Analysis of the lucene-search-2 code indicates a possible explanation for reports of page updates occasionally being missed, causing the previous version of a page to persist in the index indefinitely.
The main loop of IncrementalUpdater fetches OAI records from MediaWiki, 50 pages at a time. It uses the "from" timestamp parameter to advance through the update list. After each batch of pages, it uses the date from the <responseDate> element as the next value to send to the "from" parameter. This has the following flaws:
- responseDate is the time at which the response is generated. If there is replication lag, the most recent timestamp available in the chosen slave might be some seconds in the past. Thus, a batch of events equivalent to the replication lag will be skipped.

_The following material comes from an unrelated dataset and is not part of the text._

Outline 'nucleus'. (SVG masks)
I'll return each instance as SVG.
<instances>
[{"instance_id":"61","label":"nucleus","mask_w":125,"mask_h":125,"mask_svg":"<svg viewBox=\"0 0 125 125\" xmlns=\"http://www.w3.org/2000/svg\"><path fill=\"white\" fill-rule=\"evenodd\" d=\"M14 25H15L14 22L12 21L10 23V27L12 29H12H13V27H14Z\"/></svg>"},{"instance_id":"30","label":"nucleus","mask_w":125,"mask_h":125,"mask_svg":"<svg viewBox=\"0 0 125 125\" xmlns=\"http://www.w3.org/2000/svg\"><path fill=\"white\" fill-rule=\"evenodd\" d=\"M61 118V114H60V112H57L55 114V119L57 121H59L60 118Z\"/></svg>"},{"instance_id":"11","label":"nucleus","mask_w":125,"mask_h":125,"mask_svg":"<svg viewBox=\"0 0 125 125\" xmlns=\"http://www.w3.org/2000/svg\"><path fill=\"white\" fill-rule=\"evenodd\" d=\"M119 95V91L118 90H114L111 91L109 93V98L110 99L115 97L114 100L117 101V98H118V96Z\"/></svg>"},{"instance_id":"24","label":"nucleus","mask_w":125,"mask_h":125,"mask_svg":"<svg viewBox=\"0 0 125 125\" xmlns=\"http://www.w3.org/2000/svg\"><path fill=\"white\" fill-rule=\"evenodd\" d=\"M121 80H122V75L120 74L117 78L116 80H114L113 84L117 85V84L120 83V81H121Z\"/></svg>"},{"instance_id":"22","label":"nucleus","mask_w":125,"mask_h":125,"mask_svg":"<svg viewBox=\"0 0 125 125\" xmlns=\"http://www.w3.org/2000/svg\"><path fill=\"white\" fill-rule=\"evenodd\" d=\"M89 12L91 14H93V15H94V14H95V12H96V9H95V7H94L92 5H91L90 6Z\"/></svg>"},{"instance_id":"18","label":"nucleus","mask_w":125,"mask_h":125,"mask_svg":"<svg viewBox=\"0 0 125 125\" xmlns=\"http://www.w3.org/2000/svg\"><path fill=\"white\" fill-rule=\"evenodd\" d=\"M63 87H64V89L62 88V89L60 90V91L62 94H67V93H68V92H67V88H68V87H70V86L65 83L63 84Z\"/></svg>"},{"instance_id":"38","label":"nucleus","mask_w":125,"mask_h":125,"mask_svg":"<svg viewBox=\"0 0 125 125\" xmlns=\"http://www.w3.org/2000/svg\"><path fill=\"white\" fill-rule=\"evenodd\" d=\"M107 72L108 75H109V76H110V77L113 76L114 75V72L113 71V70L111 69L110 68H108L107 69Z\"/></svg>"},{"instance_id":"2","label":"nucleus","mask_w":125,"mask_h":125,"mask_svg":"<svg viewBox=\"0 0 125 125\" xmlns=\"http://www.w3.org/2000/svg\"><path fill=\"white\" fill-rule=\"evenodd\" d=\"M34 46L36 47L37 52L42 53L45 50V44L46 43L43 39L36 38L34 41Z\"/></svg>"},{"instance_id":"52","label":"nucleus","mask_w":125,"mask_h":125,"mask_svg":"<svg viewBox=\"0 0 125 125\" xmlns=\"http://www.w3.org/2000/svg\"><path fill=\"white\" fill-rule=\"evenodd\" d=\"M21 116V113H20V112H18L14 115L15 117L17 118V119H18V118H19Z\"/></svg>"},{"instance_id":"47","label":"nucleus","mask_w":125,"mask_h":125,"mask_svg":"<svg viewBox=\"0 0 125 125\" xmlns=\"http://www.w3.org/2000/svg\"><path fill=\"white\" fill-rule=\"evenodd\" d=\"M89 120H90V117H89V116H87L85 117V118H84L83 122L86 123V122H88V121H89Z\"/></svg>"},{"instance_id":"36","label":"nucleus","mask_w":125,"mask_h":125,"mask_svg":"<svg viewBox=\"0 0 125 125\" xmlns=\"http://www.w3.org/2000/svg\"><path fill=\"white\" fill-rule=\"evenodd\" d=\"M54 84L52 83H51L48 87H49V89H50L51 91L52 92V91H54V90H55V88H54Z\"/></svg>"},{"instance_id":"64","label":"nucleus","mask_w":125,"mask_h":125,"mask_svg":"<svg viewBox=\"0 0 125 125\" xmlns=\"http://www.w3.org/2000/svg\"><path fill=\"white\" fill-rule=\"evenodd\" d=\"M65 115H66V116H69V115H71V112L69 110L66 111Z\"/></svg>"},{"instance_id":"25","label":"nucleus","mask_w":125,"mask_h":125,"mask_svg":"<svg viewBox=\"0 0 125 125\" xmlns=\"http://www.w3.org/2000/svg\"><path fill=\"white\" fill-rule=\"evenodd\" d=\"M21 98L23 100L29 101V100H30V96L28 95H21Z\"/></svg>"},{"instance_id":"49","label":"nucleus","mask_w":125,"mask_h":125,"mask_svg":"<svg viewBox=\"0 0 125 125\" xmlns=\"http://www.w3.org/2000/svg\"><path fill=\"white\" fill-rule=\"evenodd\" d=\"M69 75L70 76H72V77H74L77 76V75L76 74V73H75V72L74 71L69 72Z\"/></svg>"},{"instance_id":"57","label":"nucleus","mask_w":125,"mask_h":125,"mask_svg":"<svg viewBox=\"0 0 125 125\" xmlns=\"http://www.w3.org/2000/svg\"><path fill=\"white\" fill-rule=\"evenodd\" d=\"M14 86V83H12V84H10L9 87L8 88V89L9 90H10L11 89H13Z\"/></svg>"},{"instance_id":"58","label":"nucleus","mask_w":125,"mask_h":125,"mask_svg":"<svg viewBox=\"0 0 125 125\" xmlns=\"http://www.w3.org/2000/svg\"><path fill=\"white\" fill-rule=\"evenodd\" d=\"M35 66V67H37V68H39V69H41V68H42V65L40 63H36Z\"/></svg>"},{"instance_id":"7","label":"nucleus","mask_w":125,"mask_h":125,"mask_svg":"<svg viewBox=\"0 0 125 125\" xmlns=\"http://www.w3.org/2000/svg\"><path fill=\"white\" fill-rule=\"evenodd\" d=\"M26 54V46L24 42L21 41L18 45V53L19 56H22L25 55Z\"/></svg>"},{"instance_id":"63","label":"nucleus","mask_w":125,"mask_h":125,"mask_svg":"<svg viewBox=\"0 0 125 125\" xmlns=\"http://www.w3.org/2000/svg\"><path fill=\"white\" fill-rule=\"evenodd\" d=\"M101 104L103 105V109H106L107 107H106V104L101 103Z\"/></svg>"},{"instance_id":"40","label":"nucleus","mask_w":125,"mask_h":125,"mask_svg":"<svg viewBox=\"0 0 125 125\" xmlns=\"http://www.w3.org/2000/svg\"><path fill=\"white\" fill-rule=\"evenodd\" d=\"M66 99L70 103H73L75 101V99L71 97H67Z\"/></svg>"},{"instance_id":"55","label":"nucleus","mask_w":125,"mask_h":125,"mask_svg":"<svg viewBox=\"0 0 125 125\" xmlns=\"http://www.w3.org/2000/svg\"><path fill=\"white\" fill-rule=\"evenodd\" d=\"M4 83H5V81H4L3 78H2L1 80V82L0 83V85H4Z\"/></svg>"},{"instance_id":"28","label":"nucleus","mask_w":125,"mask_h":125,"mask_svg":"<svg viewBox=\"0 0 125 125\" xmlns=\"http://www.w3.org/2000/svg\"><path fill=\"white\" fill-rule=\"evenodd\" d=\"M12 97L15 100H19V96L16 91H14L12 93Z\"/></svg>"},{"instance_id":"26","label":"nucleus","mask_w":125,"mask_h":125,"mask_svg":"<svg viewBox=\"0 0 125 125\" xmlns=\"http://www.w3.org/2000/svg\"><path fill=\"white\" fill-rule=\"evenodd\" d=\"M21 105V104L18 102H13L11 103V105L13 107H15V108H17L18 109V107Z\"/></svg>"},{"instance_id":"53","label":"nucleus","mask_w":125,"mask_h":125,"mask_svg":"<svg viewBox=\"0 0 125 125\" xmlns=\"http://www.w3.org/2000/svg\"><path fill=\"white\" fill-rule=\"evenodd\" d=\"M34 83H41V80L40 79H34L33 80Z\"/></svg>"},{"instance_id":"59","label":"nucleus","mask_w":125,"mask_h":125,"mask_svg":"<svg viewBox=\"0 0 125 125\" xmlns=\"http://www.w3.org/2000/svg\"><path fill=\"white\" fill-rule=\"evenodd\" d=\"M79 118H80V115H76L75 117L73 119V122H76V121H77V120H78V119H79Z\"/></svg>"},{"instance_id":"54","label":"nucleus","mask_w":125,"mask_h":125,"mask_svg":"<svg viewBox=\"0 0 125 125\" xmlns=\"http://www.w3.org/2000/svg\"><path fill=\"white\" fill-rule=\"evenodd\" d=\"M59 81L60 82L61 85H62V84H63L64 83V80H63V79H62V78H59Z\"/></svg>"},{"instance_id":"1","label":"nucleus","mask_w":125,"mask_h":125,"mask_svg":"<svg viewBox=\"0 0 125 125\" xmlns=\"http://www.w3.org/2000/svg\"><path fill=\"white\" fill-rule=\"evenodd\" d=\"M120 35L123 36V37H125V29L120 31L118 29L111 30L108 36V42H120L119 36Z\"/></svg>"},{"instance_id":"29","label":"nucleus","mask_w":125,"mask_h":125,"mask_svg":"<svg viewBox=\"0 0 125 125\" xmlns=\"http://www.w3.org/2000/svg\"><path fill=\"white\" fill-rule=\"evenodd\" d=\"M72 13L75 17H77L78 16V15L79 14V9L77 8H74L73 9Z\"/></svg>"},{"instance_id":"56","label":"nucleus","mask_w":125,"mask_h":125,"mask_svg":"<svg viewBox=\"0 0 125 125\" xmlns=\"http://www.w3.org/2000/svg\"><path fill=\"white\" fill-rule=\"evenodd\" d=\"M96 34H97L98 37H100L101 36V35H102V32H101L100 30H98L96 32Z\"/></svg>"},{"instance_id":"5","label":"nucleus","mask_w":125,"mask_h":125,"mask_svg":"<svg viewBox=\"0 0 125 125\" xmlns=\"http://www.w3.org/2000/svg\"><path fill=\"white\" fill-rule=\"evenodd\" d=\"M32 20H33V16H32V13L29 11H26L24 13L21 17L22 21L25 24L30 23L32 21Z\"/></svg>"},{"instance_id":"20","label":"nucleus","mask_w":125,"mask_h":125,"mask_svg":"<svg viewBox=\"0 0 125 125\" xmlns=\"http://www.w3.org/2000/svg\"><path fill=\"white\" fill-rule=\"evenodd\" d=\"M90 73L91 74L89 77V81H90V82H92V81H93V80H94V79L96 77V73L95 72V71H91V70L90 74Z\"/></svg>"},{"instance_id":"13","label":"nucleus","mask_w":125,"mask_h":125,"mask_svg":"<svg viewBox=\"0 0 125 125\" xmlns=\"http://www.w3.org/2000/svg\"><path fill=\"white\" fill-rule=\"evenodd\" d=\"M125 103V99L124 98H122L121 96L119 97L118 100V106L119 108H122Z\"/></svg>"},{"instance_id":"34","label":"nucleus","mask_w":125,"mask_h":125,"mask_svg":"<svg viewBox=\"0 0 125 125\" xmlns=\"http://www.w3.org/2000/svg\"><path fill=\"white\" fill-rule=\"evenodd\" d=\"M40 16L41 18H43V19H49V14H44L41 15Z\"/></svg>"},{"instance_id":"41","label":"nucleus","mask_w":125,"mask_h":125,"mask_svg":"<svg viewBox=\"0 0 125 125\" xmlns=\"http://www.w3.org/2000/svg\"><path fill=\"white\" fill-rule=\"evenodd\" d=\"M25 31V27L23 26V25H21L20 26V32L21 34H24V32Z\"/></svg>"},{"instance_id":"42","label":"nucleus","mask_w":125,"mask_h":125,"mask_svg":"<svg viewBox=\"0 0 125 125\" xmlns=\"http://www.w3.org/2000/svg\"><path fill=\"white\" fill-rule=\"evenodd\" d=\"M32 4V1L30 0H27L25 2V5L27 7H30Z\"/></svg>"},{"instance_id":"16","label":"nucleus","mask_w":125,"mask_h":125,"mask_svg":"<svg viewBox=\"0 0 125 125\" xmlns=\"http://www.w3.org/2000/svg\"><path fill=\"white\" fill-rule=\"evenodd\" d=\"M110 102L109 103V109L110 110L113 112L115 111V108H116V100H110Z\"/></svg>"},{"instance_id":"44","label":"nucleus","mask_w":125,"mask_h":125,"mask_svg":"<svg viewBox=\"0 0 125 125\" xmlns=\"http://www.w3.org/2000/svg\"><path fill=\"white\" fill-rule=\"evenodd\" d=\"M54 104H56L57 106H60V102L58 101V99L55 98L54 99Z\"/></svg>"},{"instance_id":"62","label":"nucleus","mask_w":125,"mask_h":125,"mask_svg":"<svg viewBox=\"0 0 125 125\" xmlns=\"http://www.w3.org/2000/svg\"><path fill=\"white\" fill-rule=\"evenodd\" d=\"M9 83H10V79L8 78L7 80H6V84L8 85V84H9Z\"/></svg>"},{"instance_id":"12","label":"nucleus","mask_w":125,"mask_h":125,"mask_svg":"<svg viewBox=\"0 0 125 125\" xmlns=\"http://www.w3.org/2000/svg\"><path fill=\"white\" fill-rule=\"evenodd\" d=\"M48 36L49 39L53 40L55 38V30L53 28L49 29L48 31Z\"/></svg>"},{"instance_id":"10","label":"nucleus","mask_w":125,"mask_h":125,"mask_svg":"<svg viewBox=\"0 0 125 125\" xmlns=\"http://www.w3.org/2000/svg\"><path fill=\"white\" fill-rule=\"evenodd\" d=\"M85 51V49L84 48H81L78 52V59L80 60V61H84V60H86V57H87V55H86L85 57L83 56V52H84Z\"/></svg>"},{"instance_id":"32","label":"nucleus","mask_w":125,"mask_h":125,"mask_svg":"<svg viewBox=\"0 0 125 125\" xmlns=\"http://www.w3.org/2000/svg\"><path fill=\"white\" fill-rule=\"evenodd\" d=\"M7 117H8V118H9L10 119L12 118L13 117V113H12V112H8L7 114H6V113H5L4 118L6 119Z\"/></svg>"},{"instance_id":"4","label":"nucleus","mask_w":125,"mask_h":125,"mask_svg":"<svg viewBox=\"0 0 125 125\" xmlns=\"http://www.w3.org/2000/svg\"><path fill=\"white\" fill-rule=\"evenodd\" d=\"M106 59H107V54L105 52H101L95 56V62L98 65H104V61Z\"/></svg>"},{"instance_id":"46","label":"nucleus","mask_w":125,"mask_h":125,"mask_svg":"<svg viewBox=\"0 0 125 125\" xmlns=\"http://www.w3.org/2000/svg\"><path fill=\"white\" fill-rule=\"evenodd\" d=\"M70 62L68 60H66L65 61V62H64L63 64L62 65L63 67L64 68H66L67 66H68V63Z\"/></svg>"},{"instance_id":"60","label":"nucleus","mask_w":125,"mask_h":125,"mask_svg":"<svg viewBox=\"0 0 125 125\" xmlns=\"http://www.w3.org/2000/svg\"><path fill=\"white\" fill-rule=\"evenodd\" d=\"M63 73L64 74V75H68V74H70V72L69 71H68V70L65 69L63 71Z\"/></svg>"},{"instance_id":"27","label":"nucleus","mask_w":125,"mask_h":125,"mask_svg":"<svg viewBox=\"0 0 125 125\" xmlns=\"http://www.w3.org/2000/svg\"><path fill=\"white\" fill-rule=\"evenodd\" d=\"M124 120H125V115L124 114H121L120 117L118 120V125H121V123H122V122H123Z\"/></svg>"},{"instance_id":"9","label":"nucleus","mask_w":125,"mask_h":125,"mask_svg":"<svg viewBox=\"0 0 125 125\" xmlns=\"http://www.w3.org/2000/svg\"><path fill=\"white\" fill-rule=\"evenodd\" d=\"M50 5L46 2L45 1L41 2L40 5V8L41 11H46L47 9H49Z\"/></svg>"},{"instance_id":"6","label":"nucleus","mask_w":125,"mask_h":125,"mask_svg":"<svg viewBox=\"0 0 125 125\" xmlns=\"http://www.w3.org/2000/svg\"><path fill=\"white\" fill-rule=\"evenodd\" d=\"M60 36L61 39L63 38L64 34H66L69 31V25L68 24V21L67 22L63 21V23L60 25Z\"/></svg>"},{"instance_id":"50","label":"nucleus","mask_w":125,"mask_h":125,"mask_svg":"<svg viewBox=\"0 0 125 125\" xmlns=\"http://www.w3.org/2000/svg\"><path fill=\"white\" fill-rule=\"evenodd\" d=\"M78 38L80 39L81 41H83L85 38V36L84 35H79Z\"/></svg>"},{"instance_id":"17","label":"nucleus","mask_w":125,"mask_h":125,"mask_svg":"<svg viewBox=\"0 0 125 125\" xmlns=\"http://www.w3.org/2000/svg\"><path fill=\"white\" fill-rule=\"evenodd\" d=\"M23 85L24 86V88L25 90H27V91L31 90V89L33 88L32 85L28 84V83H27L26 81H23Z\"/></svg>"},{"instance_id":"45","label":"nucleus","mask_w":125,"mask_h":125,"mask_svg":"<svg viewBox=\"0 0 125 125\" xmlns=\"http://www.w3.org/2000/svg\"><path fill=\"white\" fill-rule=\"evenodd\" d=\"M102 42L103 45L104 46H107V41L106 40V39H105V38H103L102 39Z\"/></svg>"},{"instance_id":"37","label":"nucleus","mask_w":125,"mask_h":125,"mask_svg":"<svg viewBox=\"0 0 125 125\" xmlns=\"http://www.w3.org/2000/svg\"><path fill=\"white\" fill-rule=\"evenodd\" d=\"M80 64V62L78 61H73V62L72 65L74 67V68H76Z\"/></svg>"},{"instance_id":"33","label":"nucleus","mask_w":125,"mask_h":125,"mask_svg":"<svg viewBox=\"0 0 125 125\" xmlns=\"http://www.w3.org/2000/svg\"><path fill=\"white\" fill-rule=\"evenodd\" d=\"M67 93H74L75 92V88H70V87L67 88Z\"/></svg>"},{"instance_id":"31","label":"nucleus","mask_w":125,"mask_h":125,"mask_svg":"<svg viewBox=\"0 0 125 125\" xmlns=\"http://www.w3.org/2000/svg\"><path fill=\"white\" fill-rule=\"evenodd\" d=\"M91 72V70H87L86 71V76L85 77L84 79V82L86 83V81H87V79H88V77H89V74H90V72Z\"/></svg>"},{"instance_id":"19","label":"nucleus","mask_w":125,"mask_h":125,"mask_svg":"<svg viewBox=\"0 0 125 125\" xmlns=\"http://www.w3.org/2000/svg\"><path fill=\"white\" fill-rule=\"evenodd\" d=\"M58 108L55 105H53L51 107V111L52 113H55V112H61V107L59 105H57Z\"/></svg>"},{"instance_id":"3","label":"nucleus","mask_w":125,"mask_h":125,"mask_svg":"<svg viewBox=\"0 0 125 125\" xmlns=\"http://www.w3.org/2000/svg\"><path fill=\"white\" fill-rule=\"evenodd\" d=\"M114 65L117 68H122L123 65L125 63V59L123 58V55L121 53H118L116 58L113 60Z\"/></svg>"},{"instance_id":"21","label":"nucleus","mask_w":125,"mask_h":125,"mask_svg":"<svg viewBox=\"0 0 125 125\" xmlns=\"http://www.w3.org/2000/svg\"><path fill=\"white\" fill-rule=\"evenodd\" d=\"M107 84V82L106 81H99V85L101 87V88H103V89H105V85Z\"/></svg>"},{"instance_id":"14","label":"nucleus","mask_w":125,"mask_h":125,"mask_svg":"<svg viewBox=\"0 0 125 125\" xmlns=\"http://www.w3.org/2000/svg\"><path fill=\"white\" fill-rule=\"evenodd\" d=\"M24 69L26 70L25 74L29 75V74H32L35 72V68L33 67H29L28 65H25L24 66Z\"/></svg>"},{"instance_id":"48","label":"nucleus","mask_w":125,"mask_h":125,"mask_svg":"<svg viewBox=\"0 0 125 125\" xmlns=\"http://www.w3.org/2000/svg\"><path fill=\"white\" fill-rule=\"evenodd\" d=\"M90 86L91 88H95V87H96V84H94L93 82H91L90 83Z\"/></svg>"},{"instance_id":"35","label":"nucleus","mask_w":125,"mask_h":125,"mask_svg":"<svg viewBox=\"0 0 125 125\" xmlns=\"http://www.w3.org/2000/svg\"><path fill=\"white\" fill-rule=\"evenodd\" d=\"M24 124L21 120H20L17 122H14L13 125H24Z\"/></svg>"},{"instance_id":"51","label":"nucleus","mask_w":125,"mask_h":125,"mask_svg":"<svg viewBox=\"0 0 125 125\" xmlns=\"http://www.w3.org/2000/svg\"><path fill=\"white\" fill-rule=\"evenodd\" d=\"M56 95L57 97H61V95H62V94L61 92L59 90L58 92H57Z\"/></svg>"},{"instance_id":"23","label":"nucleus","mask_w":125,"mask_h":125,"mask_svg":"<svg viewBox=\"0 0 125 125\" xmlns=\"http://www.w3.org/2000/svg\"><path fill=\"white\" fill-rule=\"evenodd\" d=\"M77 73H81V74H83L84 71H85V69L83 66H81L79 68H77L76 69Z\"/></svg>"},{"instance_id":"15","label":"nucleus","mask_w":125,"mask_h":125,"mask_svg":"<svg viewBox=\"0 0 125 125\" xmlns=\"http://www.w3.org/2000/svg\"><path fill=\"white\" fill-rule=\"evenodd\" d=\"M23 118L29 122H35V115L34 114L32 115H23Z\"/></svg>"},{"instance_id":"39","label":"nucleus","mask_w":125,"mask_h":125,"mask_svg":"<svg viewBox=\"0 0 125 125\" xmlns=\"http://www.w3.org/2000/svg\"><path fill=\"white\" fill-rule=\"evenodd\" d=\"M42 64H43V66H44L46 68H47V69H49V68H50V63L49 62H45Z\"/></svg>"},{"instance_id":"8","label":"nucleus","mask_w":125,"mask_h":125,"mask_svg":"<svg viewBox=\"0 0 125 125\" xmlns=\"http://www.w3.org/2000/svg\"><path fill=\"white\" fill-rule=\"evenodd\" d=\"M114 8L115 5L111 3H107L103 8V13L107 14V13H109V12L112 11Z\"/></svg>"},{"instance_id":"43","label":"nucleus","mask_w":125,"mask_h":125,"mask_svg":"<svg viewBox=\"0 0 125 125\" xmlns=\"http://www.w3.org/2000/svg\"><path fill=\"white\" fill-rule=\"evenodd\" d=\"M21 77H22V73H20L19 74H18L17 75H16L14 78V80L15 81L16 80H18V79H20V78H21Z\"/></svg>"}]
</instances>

- responseDate and the from parameter have a one-second resolution. The English Wikipedia sees about 5 edits per second at peak. So some events may appear in the database with the same timestamp, after that timestamp has been processed by IncrementalUpdater, because they were committed later in the same second.

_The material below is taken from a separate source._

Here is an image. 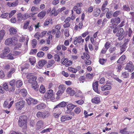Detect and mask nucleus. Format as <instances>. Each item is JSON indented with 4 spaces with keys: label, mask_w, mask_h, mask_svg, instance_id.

- Using the revision timestamp instead of responseDate would be an improvement. However, rev_timestamp and up_timestamp are generated before the transaction is committed, and it is unknown how long it will take for the transaction to be completed, so the order of rev_timestamp or up_timestamp in the replication log will typically not be monotonic. Additionally, the approach would be highly sensitive to apache clock skew.
The obvious solution is to use the sequence number (resumptionToken) to advance through the update list, instead of the timestamp.